**Consigne 1:**
Dans le texte sur la dispersion des limnées en Camargue, comment sont définies les distances hydrographiques ?
**Consigne 2:**
Poursuivez le texte sur la dispersion des limnées en Camargue à partir de sa dernière phrase.

**Texte source:**
# # # # # # #

Ainsi, pour mieux comprendre la dispersion des populations de limnées le long des systèmes d’irrigation de Camargue et dans les mares, nous nous sommes intéressés à la génétique des populations des limnées. Pour cela, nous avons calculé les distances euclidiennes qui correspondent aux distances entre deux points d’échantillonnages à vol d’oiseau et les distances hydrographiques qui sont les distances entre deux points en suivant le réseau hydrographique. Nos résultats indiquent qu’il existe un isolement par la distance hydrographique pour les populations du réseau permanent mais que si l’on prend les distances euclidiennes entre ces populations, on ne retrouve pas cet isolement, ce qui est cohérent avec les résultats de Hurtrez-Boussès et al. (2010). On peut donc supposer que les populations connectées entre elles par les réseaux hydrographiques permanents se dispersent plus facilement de proche en proche le long des canaux grâce au déplacement rhéotropique et passivement en suivant le flux hydrique. En revanche, pour le réseau temporaire (habitats qui sont connectés au réseau permanent occasionnellement), on trouve un isolement par la distance euclidienne et hydrographique. Cela pourrait s’expliquer par le fait que ces populations sont plus éloignées entre elles : il y a une forte corrélation entre les distances hydrographiques et les distances euclidiennes. Il est possible que la dispersion des limnées dans ces populations se fasse de proche en proche pour les populations voisines mais qu’il existe aussi une dispersion passive par les mammifères ou lors d'inondations des prairies pendant l’automne et le printemps. Pour les populations des habitats non connectés aux réseaux hydrographiques temporaires et permanents, nous n'avons pas détecté d’isolement par la distance. Parmi les sites échantillonnés, les populations d'habitats temporaires sont beaucoup moins nombreuses que les autres, il est donc possible que nous ne détections pas d’isolement à cause d’un manque de puissance statistique.

# # # # # # #

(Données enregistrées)

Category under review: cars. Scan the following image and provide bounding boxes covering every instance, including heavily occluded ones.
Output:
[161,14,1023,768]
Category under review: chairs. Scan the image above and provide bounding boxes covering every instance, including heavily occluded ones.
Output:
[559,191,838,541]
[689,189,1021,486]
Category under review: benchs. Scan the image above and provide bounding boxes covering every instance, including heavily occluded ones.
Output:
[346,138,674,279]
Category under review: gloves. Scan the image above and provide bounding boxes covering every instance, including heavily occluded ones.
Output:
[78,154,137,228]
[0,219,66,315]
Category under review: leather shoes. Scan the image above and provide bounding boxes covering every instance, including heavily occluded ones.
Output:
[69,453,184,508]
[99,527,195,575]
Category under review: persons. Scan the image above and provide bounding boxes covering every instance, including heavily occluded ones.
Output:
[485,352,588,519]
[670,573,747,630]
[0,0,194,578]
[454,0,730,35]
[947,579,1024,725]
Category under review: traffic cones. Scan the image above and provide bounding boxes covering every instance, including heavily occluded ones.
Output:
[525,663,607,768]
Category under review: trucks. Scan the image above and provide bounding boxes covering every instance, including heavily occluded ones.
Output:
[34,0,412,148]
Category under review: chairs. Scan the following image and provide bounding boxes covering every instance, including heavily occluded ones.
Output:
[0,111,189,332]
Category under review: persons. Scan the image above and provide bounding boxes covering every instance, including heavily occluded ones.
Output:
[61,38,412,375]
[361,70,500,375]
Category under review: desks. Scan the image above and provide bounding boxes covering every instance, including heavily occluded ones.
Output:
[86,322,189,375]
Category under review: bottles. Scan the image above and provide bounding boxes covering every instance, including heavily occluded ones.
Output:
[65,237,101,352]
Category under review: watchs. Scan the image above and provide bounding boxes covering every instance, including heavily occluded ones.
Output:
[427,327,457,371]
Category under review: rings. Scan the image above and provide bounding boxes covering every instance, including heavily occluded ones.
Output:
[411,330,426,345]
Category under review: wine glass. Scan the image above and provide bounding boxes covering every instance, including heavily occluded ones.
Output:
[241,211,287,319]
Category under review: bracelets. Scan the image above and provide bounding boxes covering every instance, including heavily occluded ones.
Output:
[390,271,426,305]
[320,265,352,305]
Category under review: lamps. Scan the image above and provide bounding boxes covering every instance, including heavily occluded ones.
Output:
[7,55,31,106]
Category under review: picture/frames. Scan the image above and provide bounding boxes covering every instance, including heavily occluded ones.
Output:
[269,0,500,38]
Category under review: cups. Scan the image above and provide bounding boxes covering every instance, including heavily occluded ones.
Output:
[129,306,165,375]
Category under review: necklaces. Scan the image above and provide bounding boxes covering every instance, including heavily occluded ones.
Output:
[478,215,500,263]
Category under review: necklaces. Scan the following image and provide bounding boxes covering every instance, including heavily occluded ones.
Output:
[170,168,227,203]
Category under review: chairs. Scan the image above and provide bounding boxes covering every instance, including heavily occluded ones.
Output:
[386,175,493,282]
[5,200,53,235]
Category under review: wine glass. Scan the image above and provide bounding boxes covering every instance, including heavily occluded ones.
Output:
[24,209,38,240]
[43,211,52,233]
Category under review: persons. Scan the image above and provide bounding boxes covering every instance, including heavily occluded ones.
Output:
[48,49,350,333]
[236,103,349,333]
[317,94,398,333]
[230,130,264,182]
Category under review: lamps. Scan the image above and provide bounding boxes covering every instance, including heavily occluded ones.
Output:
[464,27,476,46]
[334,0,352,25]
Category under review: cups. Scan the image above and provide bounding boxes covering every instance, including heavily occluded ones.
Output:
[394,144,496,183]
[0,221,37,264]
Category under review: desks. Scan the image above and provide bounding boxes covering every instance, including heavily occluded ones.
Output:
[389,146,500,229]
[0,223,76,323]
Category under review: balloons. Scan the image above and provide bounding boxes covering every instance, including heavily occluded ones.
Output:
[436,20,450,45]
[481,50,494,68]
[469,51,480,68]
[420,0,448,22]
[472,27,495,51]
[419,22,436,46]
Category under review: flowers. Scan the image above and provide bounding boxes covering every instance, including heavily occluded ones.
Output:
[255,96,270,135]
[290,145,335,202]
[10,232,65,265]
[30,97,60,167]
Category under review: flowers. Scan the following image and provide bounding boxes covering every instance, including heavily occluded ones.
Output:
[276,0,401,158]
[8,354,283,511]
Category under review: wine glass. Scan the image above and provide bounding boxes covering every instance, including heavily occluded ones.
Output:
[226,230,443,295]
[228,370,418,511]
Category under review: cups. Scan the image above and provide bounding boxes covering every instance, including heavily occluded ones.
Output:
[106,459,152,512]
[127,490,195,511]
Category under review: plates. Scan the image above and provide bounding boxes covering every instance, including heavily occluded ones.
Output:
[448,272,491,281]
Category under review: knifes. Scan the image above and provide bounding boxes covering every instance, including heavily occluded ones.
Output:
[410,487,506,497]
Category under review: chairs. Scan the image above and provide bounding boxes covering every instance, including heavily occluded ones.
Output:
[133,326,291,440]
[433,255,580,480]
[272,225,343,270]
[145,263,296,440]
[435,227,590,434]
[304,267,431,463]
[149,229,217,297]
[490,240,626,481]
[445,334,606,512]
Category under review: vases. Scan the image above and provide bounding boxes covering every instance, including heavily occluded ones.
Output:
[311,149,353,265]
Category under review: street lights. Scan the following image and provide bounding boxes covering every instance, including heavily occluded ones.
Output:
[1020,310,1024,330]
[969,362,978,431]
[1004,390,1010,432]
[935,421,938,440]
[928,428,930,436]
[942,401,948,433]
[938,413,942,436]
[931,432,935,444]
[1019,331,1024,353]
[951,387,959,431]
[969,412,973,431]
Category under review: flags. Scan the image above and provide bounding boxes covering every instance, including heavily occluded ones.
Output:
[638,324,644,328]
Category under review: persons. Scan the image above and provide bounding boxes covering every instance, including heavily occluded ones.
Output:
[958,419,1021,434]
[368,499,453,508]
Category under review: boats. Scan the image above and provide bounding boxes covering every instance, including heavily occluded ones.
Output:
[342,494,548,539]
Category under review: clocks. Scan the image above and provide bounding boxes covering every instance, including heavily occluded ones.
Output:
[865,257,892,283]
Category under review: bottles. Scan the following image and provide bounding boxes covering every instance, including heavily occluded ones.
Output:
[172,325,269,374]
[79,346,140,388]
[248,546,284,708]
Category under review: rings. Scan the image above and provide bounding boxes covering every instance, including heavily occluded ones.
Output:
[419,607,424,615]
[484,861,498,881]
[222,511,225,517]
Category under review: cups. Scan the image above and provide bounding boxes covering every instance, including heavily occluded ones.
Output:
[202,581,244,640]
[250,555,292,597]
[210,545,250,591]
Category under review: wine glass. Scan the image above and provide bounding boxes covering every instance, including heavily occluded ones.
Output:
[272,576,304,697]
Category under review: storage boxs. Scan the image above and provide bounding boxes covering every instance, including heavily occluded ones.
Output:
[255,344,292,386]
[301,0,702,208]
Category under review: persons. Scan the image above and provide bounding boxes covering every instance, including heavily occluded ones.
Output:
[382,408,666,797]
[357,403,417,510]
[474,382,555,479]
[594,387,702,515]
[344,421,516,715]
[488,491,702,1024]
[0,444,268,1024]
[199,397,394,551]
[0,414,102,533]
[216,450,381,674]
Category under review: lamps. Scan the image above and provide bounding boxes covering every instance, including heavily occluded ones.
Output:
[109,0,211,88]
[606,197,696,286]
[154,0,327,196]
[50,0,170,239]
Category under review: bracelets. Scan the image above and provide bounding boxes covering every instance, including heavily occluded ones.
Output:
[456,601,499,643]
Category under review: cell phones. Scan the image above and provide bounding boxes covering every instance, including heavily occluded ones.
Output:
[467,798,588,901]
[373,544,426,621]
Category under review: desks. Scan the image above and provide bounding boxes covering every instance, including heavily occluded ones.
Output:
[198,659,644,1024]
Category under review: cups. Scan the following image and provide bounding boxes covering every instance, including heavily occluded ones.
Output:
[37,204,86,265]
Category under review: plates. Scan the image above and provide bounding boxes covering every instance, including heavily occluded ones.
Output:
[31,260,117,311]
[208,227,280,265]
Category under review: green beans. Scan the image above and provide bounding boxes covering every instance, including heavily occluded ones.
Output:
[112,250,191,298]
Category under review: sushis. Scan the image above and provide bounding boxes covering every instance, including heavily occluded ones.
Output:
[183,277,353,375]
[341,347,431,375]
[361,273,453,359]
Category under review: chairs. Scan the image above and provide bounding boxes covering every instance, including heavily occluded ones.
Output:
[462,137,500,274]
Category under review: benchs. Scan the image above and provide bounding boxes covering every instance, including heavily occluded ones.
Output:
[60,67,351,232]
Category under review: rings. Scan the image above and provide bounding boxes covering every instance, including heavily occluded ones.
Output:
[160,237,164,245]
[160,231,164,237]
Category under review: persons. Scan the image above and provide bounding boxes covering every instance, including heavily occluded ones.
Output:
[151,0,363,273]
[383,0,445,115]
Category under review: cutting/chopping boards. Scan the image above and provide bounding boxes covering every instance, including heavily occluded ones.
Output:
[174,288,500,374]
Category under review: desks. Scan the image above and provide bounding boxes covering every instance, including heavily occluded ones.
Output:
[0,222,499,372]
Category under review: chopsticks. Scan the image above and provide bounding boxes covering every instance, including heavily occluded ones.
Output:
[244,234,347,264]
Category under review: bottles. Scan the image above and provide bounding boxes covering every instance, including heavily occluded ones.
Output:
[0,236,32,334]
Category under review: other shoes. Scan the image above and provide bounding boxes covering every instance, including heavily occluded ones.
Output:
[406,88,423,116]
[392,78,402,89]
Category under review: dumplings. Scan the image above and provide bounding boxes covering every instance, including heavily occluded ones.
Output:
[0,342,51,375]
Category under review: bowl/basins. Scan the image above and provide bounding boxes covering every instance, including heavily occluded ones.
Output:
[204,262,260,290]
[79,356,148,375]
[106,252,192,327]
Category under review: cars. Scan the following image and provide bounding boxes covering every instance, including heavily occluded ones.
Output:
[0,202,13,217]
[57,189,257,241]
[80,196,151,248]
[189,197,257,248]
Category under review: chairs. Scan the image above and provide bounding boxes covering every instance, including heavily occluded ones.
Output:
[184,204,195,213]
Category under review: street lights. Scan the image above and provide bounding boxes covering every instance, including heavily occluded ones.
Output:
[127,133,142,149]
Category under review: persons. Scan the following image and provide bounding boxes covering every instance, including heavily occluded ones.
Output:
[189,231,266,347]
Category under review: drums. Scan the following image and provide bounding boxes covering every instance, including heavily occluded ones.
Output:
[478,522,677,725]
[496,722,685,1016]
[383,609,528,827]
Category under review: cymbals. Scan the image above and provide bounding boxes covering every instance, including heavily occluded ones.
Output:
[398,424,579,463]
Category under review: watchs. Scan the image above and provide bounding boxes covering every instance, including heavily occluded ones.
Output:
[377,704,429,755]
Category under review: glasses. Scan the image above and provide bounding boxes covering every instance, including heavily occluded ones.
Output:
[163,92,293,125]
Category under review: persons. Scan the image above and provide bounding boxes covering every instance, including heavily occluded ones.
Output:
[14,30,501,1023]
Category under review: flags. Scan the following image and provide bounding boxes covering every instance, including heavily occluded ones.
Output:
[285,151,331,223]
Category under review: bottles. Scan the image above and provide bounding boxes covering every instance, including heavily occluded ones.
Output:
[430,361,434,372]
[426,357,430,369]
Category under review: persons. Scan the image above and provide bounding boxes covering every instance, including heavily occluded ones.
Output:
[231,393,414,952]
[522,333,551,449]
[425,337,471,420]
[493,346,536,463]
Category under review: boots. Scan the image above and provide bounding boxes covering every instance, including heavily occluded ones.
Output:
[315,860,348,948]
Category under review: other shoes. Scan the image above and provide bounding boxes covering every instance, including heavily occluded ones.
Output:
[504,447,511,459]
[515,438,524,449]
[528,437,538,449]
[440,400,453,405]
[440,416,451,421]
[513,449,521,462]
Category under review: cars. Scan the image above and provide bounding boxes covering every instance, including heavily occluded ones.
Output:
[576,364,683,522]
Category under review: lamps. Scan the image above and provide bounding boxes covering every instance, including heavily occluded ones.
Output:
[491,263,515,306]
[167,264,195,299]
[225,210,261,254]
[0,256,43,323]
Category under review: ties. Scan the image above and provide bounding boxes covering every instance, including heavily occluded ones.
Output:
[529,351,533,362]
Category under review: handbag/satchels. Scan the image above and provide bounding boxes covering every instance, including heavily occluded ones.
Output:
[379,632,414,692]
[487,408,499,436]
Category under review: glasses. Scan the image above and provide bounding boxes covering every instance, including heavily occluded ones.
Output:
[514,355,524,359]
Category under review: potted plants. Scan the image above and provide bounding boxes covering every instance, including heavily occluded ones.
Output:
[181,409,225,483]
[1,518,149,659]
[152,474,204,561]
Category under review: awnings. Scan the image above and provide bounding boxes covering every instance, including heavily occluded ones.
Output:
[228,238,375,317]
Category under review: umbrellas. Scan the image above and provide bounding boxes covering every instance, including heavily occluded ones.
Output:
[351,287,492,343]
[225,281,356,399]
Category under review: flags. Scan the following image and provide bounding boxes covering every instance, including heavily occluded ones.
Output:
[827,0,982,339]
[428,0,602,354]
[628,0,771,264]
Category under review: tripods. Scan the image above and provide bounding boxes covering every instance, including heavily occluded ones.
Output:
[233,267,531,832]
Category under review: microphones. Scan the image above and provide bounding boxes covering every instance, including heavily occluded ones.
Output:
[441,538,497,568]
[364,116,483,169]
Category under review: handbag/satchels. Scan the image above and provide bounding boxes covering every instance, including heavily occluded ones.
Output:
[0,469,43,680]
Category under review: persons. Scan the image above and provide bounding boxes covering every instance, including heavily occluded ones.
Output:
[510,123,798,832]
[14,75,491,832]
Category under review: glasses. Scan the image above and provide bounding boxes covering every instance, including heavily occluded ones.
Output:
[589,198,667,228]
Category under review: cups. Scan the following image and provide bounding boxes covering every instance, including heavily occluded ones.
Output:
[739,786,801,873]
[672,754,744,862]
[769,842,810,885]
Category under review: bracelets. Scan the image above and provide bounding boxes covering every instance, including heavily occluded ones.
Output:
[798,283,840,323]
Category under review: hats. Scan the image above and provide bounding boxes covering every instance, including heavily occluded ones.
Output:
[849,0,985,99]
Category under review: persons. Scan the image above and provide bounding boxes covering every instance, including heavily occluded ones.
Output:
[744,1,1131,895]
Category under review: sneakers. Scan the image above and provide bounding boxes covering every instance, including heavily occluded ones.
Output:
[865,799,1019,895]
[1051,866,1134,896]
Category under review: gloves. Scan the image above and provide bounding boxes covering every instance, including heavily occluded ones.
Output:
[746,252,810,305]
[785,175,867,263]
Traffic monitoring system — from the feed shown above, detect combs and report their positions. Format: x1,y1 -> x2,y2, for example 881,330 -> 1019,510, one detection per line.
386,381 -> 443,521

# # # # # # #

**Votre réponse 1:**
Ce sont les distances entre deux points en suivant le réseau hydrographique.

**Votre réponse 2:**
La compréhension de la dynamique de l’hôte intermédiaire est cruciale pour ensuite comprendre la dynamique du parasite et l’ensemble de ce cycle. De plus, l’étude de l’hôte intermédiaire nous permet d’identifier les gîtes à mollusque et donc les zones à risque de transmission de fasciolose pour les bovins.

Message à retenir

Les limnées en Camargue semblent coloniser des habitats caractérisés par la présence d’herbacée et de plantes aquatiques, par contre elles semblent éviter les milieux avec la présence d’hélophyte.

Les mares semblent être des zones avec un risque plus important de fasciolose

L’habitat influe sur la génétique des populations des limnées, les populations dans les habitats temporaires subissant une plus grande dérive génétique, alors que dans les habitats semi permanent, leur connectivité permet d’éviter cette dérive avec un apport régulier de propagule.

La dispersion des limnées sur le domaine de la Tour du Valat, se fait principalement de proche en proche le long des canaux dans les réseaux permanents. Cependant, pour les limnées dans les habitats semi permanents, il se fait grâce au transport par les animaux et aussi de proche en proche le long du réseau temporaire.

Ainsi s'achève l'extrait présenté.